=== EXCERPTED TEXT ===
▽
Researchers from the RIETE group question the usual guidelines, due to the risk of bleeding
Knowing until when we should keep anticoagulant therapy in patients who have had a thrombosis is not always easy. That’s what a study done by doctors of the RIETE group show in a recently published article in Thrombosis Research.
Usual clinical practice usually extends more than expected the anticoagulant treatment, claim the authors of the article. Either because the doctor wants to make sure that the patient does not develop a new thrombosis or either because the patient does not want to leave the treatment. However, by keeping the treatment, both the doctor and the patient are exposed to another problem: the risk of bleeding, which is higher due to nature of the treatment.
RIETE investigators analysed the evolution of 6.944 patients with a first episode of VTE. Of these patients, 41% had unprovoked VTE, 32% had transient risk factors and 27% had cancer.
Clinical guidelines recommend a 3-months anticoagulant therapy in patients with certain risk factor that will disappear over time (like surgery, pregnancy, immobilization or a treatment with oestrogens). On the other hand, in patients with cancer or unknown cause for thrombosis, a 6-12 months therapy is recommended.
The study concluded that we should make a review of these guidelines, since the aim of avoiding a new thrombosis prevails over the fact of bleedings as a consequence of the treatment. And a bleeding can be more fatal than a new thrombosis.
△
=== STUDY QUESTIONS ===
1 – Translate this sentence from the article on anticoagulant therapy into Spanish: "Of these patients, 41% had unprovoked VTE, 32% had transient risk factors and 27% had cancer."
2 – Transcribe the passage of the article on anticoagulant therapy starting with "Researchers from the" and going on through "nature of the treatment.".
Rely only on the article on anticoagulant therapy and nothing else.

=== INFORMATION ===
▽
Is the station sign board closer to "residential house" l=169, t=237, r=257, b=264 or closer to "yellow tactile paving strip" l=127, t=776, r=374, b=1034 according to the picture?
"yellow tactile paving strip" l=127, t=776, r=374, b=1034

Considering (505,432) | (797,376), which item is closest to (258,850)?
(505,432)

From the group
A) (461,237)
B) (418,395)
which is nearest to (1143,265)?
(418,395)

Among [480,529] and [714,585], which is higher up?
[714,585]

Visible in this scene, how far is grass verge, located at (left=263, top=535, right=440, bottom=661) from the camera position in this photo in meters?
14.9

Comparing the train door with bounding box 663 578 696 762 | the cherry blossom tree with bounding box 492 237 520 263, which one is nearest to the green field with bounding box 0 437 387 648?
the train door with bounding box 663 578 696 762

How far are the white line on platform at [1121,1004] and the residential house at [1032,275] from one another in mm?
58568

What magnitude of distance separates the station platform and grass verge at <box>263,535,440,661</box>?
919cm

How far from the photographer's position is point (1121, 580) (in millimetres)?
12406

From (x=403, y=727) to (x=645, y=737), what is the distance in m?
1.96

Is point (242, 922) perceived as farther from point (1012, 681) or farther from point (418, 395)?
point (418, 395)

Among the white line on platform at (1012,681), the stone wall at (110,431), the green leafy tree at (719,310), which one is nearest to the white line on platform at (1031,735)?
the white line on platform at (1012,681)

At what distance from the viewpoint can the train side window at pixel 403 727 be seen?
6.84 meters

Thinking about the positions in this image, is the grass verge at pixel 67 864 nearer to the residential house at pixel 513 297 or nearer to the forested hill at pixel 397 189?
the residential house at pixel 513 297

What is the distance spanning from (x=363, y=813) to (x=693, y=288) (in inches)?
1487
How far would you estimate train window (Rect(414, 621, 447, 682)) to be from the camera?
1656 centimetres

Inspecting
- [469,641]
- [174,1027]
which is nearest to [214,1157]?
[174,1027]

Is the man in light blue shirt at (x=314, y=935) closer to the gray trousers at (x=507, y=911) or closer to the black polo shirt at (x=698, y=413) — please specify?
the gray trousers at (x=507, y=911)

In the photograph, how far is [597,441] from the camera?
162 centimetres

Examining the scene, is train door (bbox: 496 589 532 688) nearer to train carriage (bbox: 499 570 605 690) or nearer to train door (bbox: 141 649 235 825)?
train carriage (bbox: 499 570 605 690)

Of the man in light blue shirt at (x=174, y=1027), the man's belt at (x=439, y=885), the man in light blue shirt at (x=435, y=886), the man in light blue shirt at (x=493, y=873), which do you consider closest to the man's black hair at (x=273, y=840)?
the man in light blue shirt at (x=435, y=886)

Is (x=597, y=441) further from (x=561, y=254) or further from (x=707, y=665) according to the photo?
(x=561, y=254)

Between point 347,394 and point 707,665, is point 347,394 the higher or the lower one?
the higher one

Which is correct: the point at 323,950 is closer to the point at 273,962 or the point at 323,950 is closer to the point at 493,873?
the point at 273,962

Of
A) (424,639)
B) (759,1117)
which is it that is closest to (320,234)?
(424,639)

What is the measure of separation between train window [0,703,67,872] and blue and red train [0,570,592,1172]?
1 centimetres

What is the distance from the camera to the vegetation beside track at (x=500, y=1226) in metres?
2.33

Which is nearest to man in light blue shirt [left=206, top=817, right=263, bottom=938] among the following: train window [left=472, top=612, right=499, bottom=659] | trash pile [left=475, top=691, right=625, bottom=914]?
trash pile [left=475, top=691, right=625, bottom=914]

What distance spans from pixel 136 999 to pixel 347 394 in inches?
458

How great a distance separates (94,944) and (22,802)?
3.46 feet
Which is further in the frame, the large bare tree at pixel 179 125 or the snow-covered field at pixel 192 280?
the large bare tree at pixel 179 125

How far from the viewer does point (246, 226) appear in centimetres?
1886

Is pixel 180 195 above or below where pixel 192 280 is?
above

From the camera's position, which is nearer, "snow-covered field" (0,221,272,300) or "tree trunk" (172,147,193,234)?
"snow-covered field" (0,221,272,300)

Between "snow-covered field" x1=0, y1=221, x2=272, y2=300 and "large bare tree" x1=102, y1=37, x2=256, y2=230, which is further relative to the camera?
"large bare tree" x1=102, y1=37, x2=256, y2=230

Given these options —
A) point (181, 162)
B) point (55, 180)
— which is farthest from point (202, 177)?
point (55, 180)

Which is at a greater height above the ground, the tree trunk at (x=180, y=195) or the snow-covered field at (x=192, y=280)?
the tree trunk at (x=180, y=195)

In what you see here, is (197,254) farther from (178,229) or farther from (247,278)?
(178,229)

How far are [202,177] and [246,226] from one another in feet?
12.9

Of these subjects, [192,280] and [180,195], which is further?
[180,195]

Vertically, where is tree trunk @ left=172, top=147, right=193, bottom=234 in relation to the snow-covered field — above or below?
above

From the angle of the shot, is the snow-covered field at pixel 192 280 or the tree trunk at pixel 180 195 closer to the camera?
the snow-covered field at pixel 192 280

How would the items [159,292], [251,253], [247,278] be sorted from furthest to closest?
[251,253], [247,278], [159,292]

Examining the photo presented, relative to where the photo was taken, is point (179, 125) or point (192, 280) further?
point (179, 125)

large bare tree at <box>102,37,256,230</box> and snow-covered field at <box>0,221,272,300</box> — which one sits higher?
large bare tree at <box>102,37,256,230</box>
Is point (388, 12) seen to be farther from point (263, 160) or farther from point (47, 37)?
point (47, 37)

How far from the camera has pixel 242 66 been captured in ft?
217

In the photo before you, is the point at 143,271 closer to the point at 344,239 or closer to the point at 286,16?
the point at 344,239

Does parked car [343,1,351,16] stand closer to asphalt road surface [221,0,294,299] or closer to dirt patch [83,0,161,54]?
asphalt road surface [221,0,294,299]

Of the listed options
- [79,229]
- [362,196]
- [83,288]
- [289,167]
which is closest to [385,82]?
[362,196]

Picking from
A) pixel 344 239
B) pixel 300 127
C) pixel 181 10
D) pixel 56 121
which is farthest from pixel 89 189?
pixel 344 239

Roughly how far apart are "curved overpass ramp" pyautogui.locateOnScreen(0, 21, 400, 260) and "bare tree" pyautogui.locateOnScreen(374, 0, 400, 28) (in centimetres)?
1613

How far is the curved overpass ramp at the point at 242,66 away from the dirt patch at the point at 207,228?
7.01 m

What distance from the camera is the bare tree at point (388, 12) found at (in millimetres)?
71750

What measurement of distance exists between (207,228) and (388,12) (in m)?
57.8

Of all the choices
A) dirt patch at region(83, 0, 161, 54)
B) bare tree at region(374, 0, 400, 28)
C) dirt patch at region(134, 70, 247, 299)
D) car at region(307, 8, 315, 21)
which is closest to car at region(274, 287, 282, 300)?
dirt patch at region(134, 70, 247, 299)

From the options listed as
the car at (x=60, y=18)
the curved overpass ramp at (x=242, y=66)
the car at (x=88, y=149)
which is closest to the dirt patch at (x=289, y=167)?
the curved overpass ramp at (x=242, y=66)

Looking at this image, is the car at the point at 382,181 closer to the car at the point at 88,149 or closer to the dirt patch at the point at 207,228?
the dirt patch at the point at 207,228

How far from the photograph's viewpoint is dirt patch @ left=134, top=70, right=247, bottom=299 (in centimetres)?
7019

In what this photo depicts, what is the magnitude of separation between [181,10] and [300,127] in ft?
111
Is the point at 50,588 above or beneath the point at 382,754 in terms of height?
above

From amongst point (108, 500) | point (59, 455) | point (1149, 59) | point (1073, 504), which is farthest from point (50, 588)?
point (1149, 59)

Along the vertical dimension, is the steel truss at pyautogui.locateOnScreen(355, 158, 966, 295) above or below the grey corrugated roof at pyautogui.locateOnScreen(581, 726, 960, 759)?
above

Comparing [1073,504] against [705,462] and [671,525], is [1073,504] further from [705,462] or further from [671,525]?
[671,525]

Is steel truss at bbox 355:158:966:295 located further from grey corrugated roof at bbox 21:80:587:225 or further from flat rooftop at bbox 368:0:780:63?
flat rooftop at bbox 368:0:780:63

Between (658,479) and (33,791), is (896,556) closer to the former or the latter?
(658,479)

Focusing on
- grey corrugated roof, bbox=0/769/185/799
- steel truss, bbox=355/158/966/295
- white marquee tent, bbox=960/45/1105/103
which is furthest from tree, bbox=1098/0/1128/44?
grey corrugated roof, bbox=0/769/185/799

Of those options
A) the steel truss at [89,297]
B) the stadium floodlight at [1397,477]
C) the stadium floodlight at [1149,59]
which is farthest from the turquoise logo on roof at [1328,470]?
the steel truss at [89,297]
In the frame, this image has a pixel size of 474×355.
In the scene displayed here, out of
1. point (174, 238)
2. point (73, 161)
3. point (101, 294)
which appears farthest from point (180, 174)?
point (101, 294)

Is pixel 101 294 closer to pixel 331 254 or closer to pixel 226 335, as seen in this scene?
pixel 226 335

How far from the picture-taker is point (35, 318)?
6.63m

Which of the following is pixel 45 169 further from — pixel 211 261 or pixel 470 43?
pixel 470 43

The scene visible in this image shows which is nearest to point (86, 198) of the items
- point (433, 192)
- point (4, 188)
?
△
=== TASK ANSWERS ===
1 – De estos pacientes, el 41 % tenía ETV no provocada, el 32 % tenía factores de riesgo transitorios y el 27 % tenía cáncer.

2 –
Researchers from the RIETE group question the usual guidelines, due to the risk of bleeding
Knowing until when we should keep anticoagulant therapy in patients who have had a thrombosis is not always easy. That’s what a study done by doctors of the RIETE group show in a recently published article in Thrombosis Research.
Usual clinical practice usually extends more than expected the anticoagulant treatment, claim the authors of the article. Either because the doctor wants to make sure that the patient does not develop a new thrombosis or either because the patient does not want to leave the treatment. However, by keeping the treatment, both the doctor and the patient are exposed to another problem: the risk of bleeding, which is higher due to nature of the treatment.